__ЗАДАНИЕ A__
Перепишите часть отрывка о социальном творчестве между словами «В основе социального» и «управления революционных масс.» включительно, заменив «эгалитаризма» на «уравнительности».
__ЗАДАНИЕ B__
Напишите продолжение отрывка о социальном творчестве 1920-х годов, начав сразу после его последнего предложения.

Да, сегодня эти вопросы кажутся нам не решаемыми в принципе. Но в далекие 1920-е годы, еще на заре становления советской системы, они не только ставились, но и решались. И решались в практике социального творчества революционных масс, суть которого заключалась не просто в отрицании господствующих отношений отчуждения, но – самое главное – именно в их деятельностном и диалектическом преодолении (назовем этот процесс разотчуждением).
В основе социального творчества, понимаемого как творчество новых общественных отношений по поводу решения самых разных насущных проблем, лежала не какая-то абстрактная идея (будь то религиозная, национальная или державная и даже не идея эгалитаризма). В основе его лежала даже не идея как таковая вообще, а – что принципиально важно – именно принцип деятельности по преодолению конкретно-исторических форм отчуждения (разотчуждение). Это первая особенность социального творчества.
Вторая особенность: социальное творчество на тот период стало конкретно-исторической формой общественного управления революционных масс.
По поводу чего возникало это социальное творчество? Да по поводу решения самых разных проблем: очистки железнодорожных путей от снега, налаживания сельских школ и клубов, разгрузки товарных поездов, организации фронтовых театров и т.д. И осуществлялось оно, как правило, в условиях жесткой борьбы низового энтузиазма с бюрократизмом и патриархальностью.
Третья особенность: будучи деятельностью особого вида, социальное творчество предполагало и соответствующего субъекта – не исполнителя и не функционера, но именно творческого и сознательного субъекта культуры и истории. Вот чем была продиктована востребованность нового онтологического принципа – субъектного бытия индивида. Бытия активного и напряженного, творческого и трагического. Это задавало и новый тип общественного противостояния Нового человека как творца истории и мещанина. И нередко это противостояние было более жестким, чем даже на гражданской войне. Гибель Маяковского – одна из тяжелых потерь в ходе такого противостояния. Борьба на этом фронте продолжается и сейчас.
Как-то в одном из своих интервью Франц Кафка сказал: «<…> человек отказался от участия в созидании мира и ответственности за него <…> большинство людей живут без сознания сверхиндивидуальной ответственности, и в этом, мне кажется, источник всех бед».

__ПРИВЕДЁННЫЕ ЗАПИСИ__
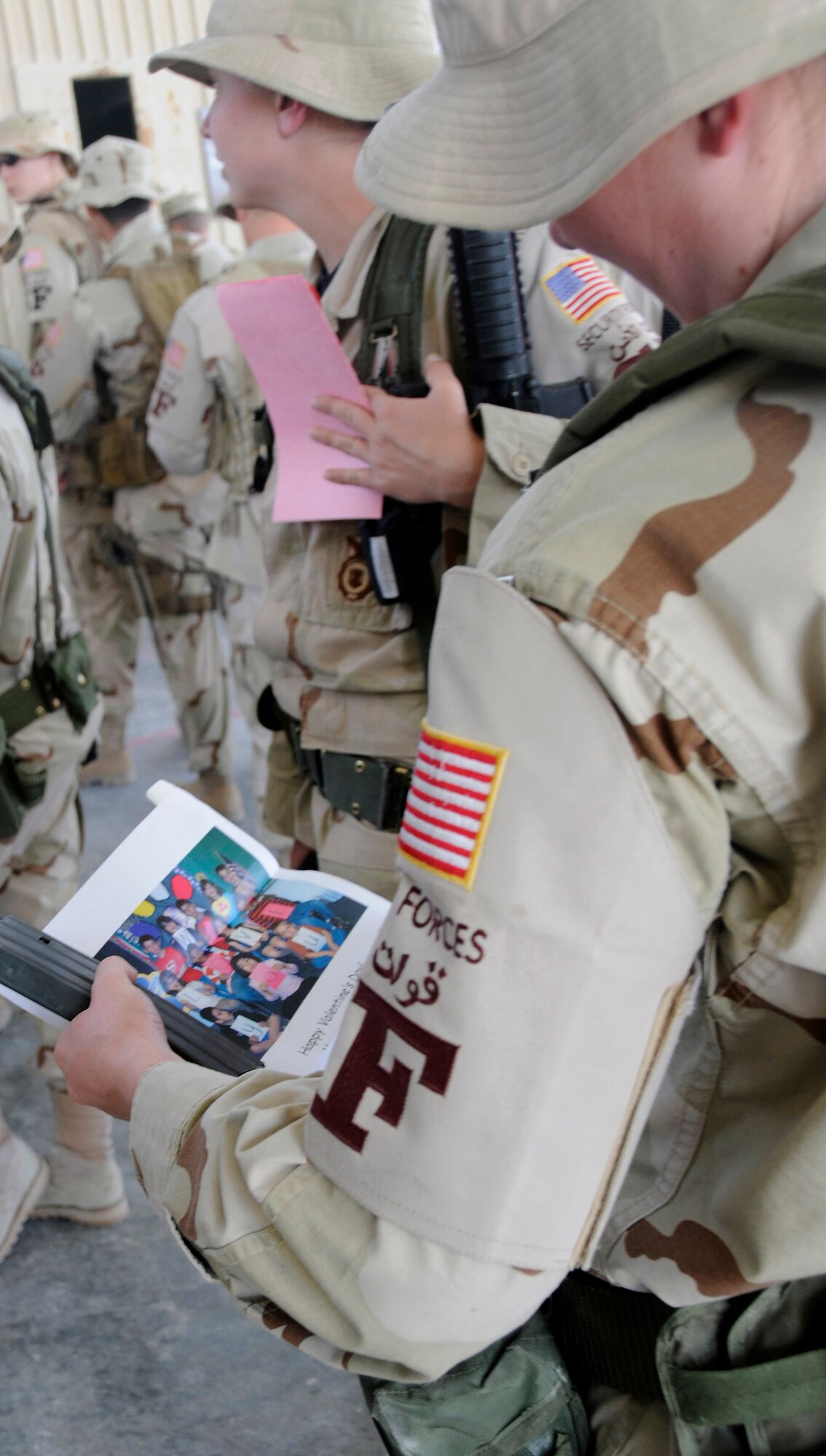 A 379th Expeditionary Security Forces Squadron member reads a Valentine from Merkel Elementary School students during a surprise "Be My Valentine" event Feb. 13 at a Southwest Asia air base. Students from Merkel, Ty and Trent elementary schools mailed more than 300 Valentines cards to the 379th Air Expeditionary Wing in support and appreciation of deployed servicemembers. Cards were distributed to Airmen deployed to the base as well as to wounded warriors at the base medical clinic. (U.S. Air Force photo/Senior Airman Domonique Simmons) 

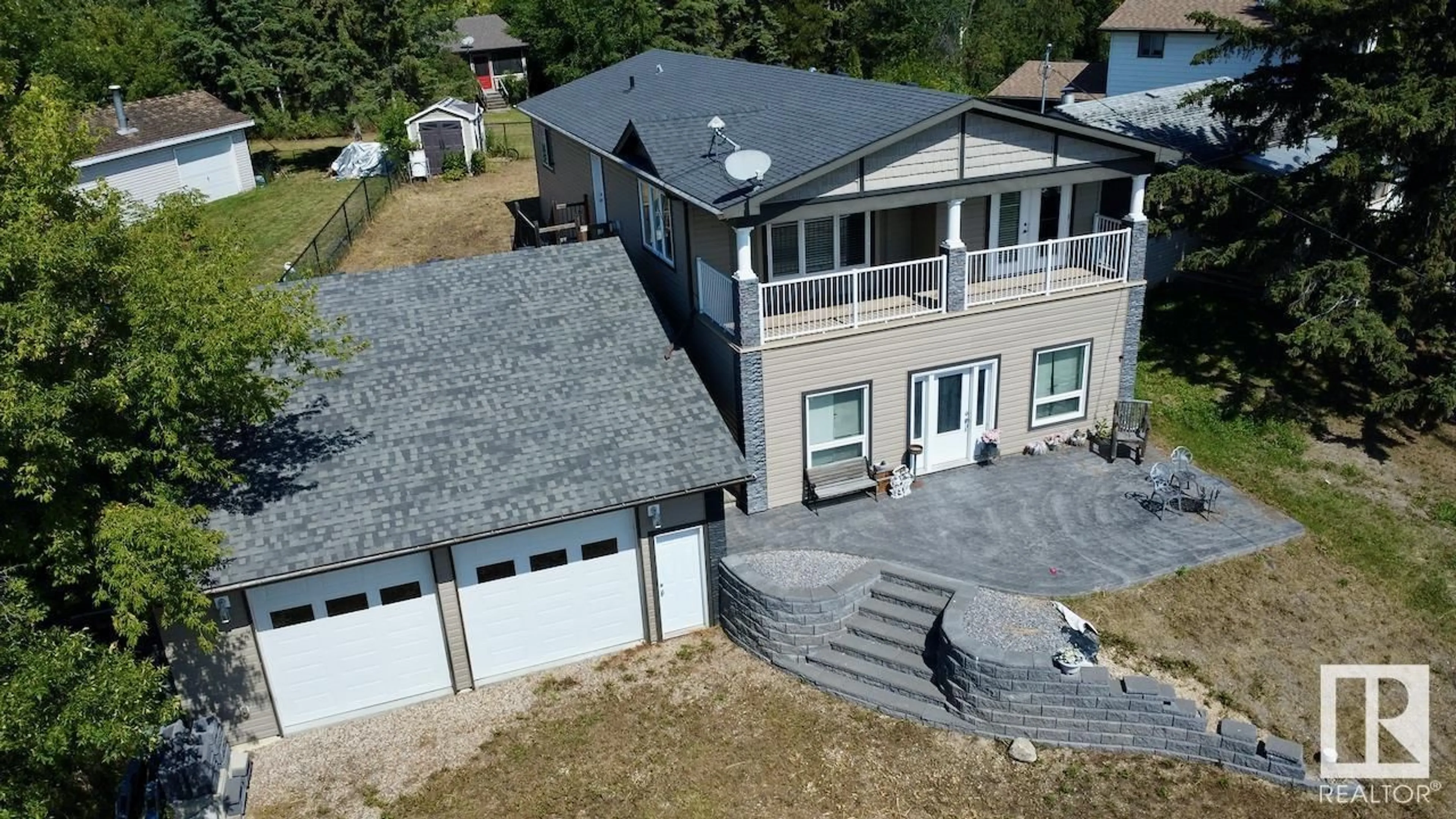 A pic from outside/outdoor area/front of a property/back of a property/a pic from drone, building for 525 5 ST, Rural Lac Ste. Anne County Alberta T0E1A0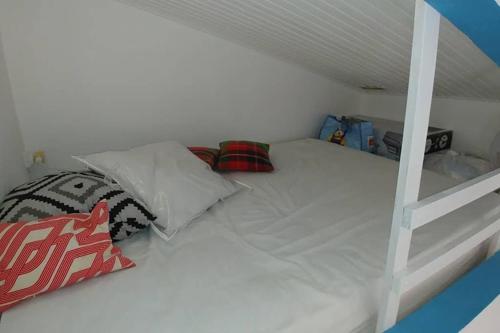 a white bunk bed with pillows on it at AnseMitan beach studio,Clim,wifi, 200mplage 3îlets in Les Trois-Îlets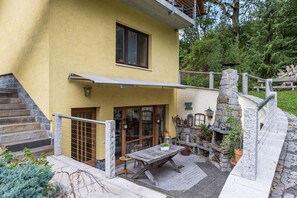Un bâtiment à deux étages, à la façade jaune, doté d’un balcon avec une rambarde en métal et d’un escalier en pierre menant à l’entrée.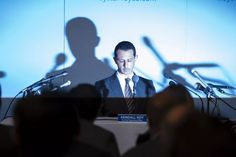 a man in a suit and tie standing at a podium with microphones behind him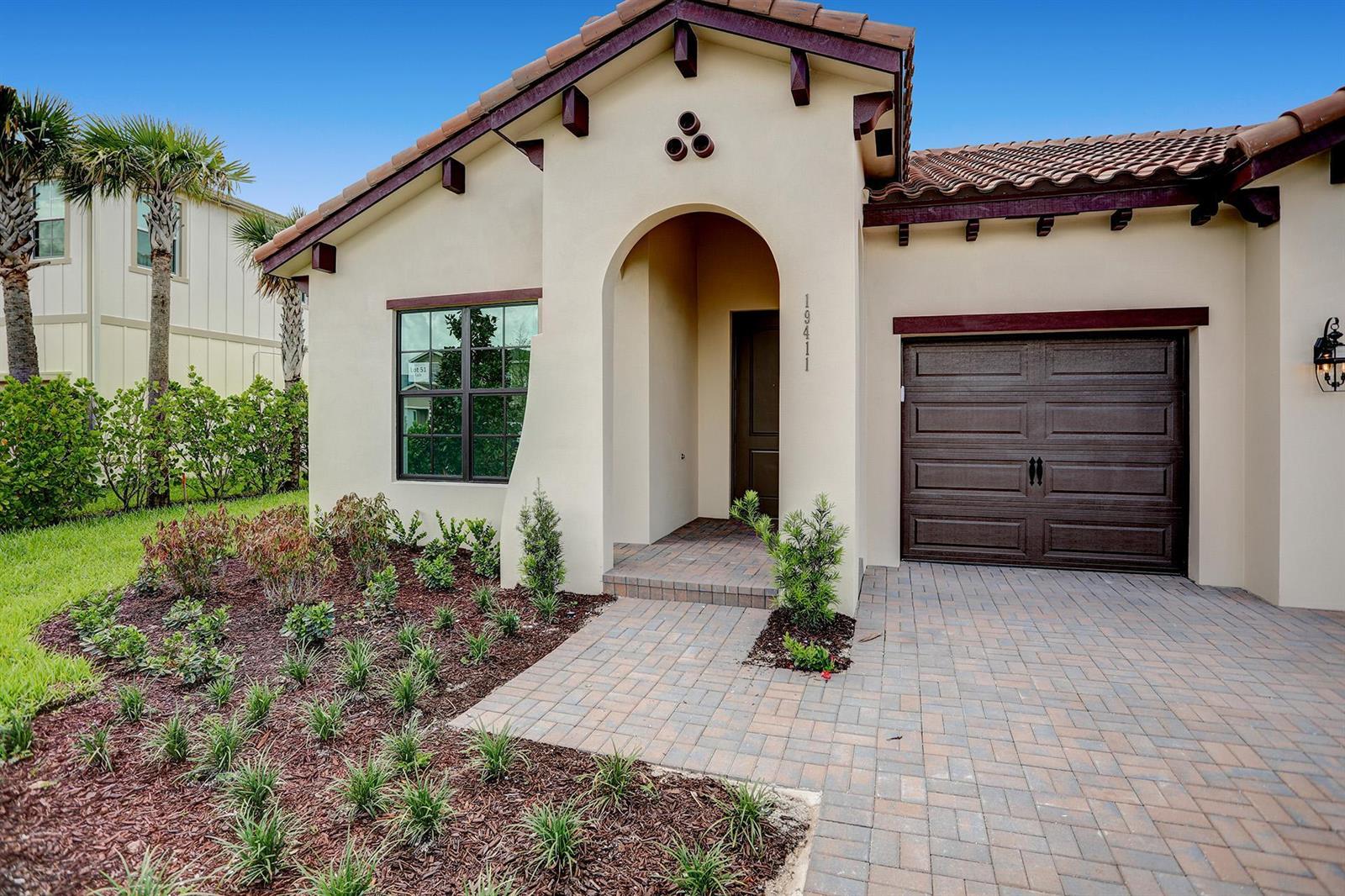 A single-story stucco house with a tiled roof, arched entryway, and a paved driveway — 19411 Broad Shore Walk, FL 33470, FL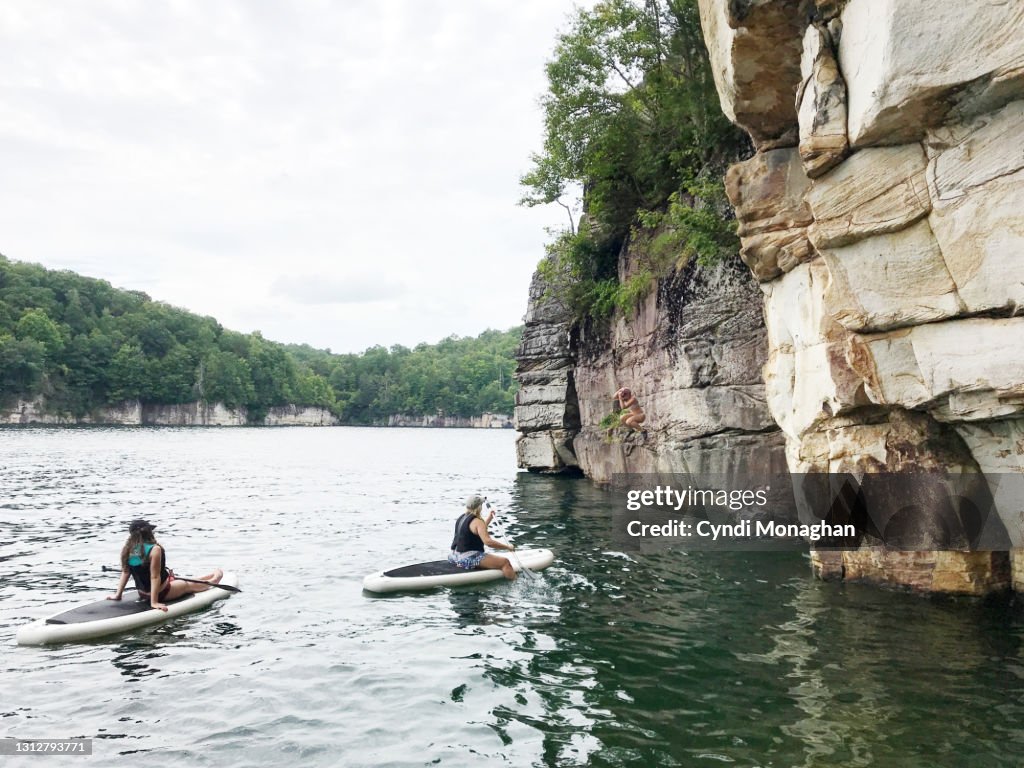 Women Watching a Woman Jump off a Rockface into Summersville Lake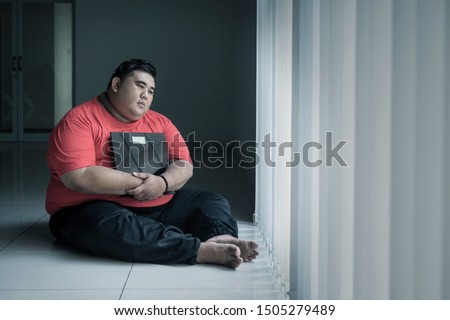 Picture of an unhappy fat man holding a weight scale while sitting near the window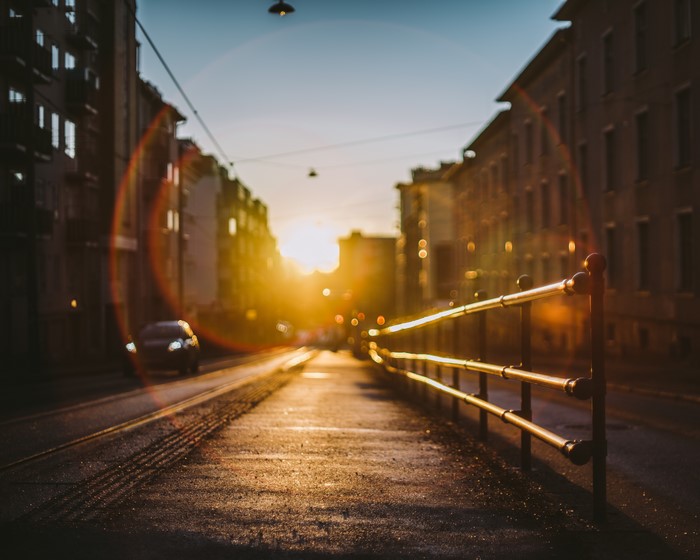 Sunset over a city street with a railing
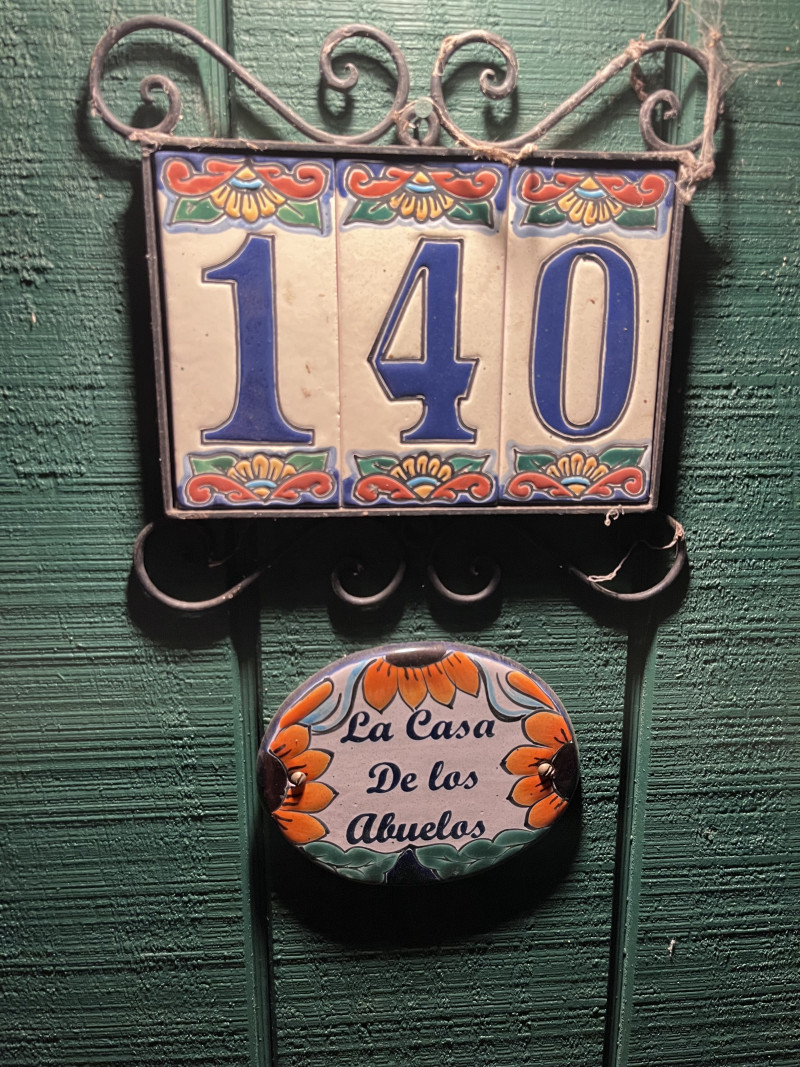 Decorative ceramic house number sign on a green wall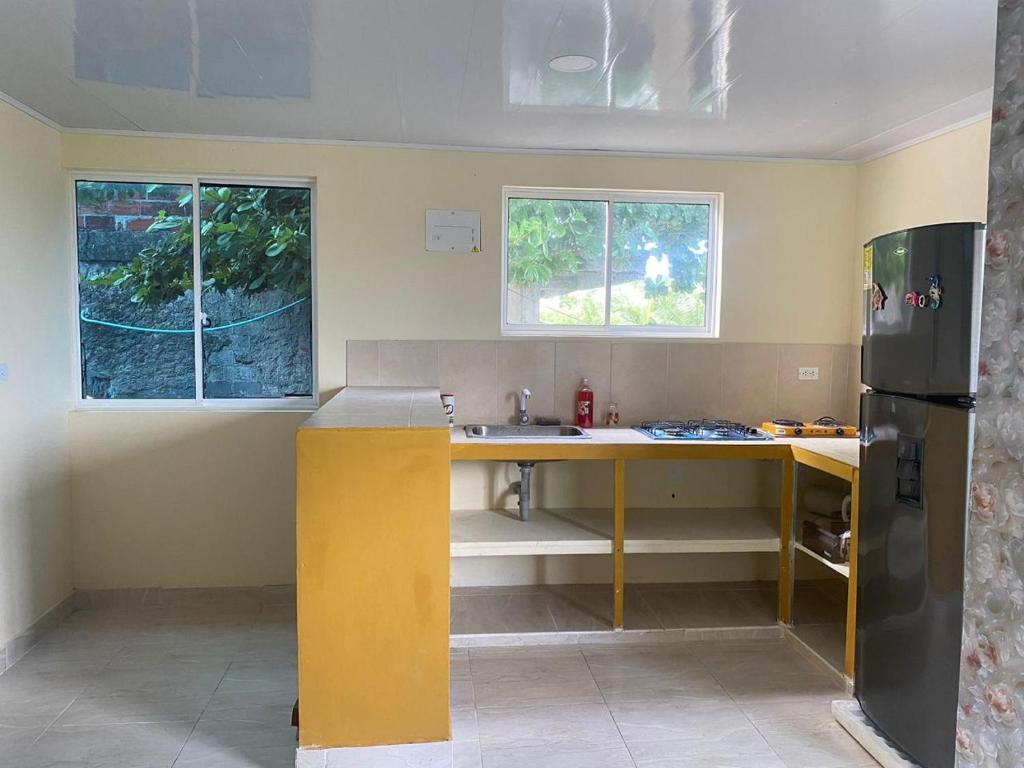 eine Küche mit einer gelben Theke und einem Kühlschrank in der Unterkunft Casa Nativa DUDA´S in Franshua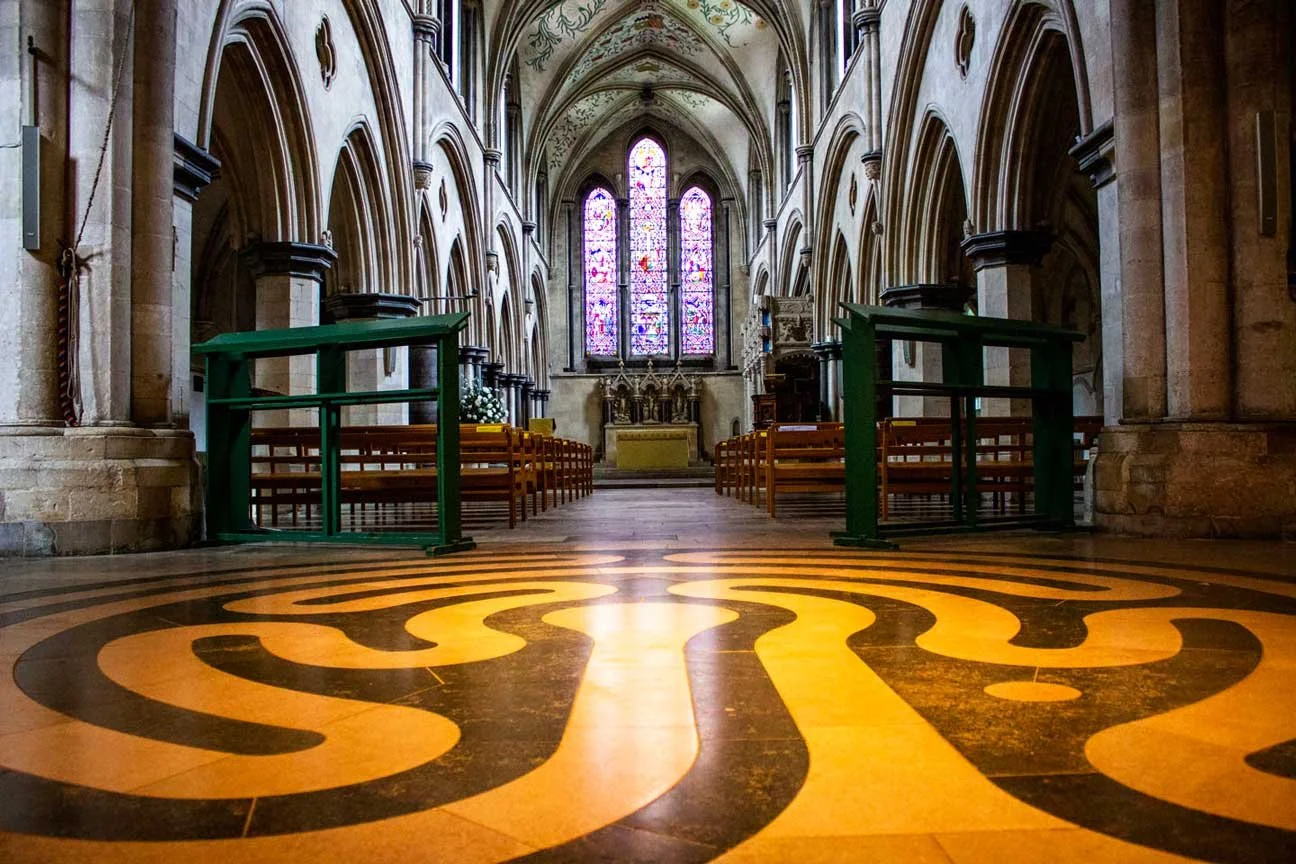 Interior of a church with stained glass windows, wooden pews, stone arches, and a patterned tile floor.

__ПОЛЕ ОТВЕТА A__
В основе социального творчества, понимаемого как творчество новых общественных отношений по поводу решения самых разных насущных проблем, лежала не какая-то абстрактная идея (будь то религиозная, национальная или державная и даже не идея уравнительности). В основе его лежала даже не идея как таковая вообще, а – что принципиально важно – именно принцип деятельности по преодолению конкретно-исторических форм отчуждения (разотчуждение). Это первая особенность социального творчества.
Вторая особенность: социальное творчество на тот период стало конкретно-исторической формой общественного управления революционных масс.

__ПОЛЕ ОТВЕТА B__
Так что социальное творчество 1920-х несло в себе не только логику разрешения общественных противоречий, но и являлось формой развития субъектности индивида, востребованной во всем богатстве своих конкретных проявлений и потенциальных возможностей.
Например (да – противоречиво и зачастую примитивно), тогда решалась проблема снятия отчуждения рядового индивида от практики общественного управления. Необходимость включения революционного индивида в общественные преобразования рождала у него объективную потребность в культуре. Такая потребность диктовалась тремя вещами. Во-первых, необходимостью материального обустройства мира, разрушенного и покалеченного кризисами и недавно отгремевшими войнами. Во-вторых, стремлением сохранить те политические завоевания, которые ему пришлось защищать в тяжелой классовой борьбе. В-третьих, задачей понять, как обустраивать этот мир в соответствии со своим классовым интересом. Все это превращало культуру в самую насущную необходимость. Причем культуру в широком смысле этого слова, а именно: понимание социально-политического контекста, творческую организационную смекалку, управленческие способности и навыки, знание существа решаемого вопроса, умение вступать в диалог с представителями разных социальных групп и классов в условиях острой политической, а нередко и военной конфронтации.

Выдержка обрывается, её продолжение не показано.